Pechsteins Anwalt Bergmann vermutet, die ISU wolle an ihr ein Exempel statuieren, weil der Verband im Ruch stehe, Doping nicht ordentlich zu verfolgen. Dagegen spricht, dass Pechstein und die DESG dem Weltverband zwei Angebote eines Kuhhandels vorwerfen: In Hamar sollte sie sich auf Vorschlag der ISU angeblich krank abmelden, was sie tat, um die Publikation ihrer Auffälligkeiten zu verhindern. Der zuständige ISU-Arzt Harm Kuiper bestreitet das. Später, berichtet DESG-Chef Gerd Heinze, hätte die ISU auf die Sperre verzichten wollen - so habe es Ankläger Gerhardt Bubnik aus Tschechien vorgeschlagen - wenn Pechstein ihre Karriere beende.

Vor allem aber behauptete sie, die Gutachten von fünf Sachverständigen seien zu ihren Gunsten ausgefallen.

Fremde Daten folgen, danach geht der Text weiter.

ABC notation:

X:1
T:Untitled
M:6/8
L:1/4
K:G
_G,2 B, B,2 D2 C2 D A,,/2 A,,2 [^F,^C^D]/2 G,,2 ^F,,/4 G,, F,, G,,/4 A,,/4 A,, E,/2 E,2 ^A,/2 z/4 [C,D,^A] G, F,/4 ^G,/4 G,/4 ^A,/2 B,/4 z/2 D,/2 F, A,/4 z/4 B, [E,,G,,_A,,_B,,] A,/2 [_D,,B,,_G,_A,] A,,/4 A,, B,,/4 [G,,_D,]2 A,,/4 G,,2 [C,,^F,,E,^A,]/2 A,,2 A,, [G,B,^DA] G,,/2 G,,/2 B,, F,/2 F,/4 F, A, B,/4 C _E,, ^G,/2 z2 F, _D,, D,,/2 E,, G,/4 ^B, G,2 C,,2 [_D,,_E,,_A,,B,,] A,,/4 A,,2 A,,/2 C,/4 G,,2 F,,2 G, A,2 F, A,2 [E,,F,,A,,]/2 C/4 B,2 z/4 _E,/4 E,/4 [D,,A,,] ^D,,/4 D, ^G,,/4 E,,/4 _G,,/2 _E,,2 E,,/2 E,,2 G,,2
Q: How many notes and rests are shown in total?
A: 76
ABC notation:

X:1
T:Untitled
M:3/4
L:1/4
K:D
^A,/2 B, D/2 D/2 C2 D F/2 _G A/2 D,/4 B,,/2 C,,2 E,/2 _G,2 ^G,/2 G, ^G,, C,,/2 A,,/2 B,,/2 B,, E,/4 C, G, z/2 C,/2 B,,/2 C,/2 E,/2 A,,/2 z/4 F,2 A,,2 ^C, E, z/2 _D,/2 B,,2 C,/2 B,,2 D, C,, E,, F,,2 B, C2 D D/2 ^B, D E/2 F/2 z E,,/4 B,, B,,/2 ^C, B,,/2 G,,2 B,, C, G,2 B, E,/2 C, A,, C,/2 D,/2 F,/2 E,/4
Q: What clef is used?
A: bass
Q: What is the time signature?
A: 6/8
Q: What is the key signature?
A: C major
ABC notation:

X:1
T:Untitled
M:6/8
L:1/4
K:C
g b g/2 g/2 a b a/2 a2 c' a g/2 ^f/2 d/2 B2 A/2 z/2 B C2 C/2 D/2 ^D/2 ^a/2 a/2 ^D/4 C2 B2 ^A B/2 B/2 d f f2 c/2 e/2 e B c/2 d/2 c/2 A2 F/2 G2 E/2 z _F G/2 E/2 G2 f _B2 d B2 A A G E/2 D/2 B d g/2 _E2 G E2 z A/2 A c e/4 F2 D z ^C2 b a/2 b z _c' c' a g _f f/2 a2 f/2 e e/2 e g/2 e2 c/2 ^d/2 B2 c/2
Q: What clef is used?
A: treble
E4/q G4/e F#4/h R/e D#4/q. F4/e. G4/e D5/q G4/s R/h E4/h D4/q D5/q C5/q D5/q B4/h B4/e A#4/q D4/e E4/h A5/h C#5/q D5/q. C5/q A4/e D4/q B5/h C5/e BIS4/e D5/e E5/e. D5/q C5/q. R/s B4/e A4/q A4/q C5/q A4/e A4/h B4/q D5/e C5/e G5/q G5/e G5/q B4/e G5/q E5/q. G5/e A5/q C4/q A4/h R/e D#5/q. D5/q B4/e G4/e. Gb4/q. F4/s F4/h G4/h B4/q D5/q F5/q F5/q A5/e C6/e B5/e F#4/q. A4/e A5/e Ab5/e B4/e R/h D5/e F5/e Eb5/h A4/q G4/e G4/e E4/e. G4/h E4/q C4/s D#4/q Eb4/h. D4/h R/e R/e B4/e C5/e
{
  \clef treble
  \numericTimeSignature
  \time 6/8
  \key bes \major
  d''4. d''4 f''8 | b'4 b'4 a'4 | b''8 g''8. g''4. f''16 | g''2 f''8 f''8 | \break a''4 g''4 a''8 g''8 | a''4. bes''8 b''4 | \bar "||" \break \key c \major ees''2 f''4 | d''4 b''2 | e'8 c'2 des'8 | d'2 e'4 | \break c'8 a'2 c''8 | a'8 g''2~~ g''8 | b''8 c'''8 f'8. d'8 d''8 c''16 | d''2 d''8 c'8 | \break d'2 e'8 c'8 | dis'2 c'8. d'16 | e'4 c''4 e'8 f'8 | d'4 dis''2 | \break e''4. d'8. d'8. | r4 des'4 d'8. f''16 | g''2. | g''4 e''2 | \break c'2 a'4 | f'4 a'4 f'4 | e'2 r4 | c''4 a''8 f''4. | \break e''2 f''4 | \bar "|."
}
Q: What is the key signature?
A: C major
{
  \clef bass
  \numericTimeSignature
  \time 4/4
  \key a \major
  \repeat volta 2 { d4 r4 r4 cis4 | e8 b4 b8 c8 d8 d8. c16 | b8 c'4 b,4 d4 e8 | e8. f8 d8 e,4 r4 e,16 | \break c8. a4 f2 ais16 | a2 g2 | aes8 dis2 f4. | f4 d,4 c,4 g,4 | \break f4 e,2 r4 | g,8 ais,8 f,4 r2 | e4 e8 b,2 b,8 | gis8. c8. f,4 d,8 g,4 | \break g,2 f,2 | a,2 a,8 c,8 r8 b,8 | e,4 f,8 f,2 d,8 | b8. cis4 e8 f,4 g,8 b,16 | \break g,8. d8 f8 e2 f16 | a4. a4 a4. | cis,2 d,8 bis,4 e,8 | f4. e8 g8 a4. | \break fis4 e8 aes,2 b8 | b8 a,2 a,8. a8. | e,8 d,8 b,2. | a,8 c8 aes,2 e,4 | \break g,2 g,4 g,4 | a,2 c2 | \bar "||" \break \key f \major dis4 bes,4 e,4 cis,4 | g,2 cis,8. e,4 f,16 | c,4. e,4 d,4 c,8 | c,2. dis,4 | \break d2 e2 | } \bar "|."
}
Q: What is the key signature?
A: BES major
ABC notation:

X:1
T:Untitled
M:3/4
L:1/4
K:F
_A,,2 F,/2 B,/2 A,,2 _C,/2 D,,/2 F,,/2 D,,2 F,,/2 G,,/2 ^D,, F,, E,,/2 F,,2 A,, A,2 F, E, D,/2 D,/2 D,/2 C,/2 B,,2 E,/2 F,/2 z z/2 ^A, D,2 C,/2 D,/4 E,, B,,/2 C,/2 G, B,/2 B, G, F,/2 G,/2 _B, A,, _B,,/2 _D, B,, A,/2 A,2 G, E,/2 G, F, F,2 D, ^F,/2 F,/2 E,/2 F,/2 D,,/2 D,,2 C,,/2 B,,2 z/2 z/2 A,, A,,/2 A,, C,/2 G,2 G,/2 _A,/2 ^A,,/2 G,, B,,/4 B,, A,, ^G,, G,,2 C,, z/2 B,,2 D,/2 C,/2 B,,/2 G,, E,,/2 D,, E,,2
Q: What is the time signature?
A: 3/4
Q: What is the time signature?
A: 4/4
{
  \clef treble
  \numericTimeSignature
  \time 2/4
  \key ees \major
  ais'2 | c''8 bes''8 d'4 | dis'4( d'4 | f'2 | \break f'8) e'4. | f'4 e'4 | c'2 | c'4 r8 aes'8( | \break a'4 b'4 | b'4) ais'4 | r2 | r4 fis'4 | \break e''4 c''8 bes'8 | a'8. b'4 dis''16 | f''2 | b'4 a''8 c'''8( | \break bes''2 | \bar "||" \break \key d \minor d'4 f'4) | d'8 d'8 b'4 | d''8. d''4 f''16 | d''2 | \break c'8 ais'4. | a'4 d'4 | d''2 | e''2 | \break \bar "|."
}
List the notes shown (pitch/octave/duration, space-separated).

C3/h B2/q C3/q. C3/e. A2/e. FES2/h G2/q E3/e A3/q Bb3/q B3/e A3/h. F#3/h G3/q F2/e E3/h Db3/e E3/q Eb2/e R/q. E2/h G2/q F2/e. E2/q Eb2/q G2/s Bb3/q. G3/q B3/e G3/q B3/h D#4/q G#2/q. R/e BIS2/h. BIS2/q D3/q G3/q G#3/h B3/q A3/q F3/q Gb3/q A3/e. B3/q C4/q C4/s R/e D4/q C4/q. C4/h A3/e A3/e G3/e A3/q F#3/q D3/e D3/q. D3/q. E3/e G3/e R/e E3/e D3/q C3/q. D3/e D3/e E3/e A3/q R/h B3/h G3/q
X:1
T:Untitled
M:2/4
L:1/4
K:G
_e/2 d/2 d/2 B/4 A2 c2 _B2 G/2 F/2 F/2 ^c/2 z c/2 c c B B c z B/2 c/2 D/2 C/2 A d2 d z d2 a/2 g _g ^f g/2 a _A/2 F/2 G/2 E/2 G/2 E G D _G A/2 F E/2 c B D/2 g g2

Der Wert könnte sich auch durch eine genetische Blutkrankheit oder Infekte erklären lassen. "Der neutrale Experte Max Gassmann", heißt es im Urteil, "betrachtet diese Faktoren als mögliche Ursachen, nennt sie aber höchst unwahrscheinlich."

Da steht auch, dass Pechstein entgegen ihrer Aussage Gelegenheit hatte, nachzuweisen, dass natürliche Ursachen ihre unnatürlich hohen Werte erklären: "Vielleicht", sagt sie, "bin ich ja schwer krank." Daher war die ISU-Jury laut Urteil "überrascht zu hören", dass trotz des seit Monaten laufenden Verfahrens Pechstein "bis eine Woche vor der Anhörung keinen Versuch unternommen hat, medizinisch feststellen zu lassen, ob sie an einer Blutkrankheit leide". Das tat sie erst jetzt. Die Ergebnisse liegen in drei Monaten vor.